(Activity):
All of the entries below should be printed exactly; the pictures are to be left out.

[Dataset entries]
++++++++++++++++++++
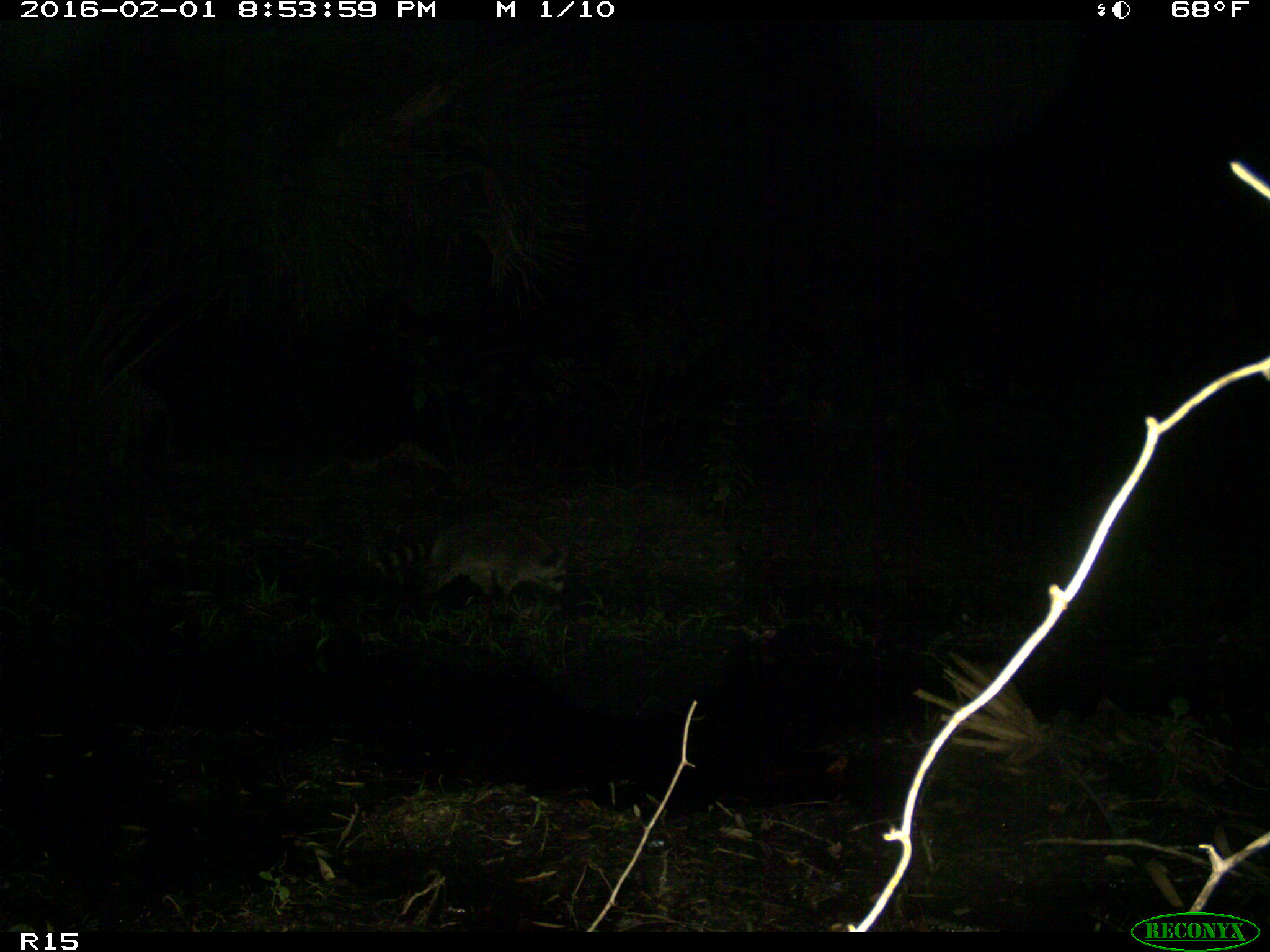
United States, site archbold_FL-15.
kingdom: Animalia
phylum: Chordata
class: Mammalia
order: Carnivora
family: Procyonidae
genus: Procyon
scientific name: Procyon lotor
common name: common raccoon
Procyon lotor (common raccoon).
++++++++++++++++++++
(Answer to this problem):
United States, site archbold_FL-15.
kingdom: Animalia
phylum: Chordata
class: Mammalia
order: Carnivora
family: Procyonidae
genus: Procyon
scientific name: Procyon lotor
common name: common raccoon
Procyon lotor (common raccoon).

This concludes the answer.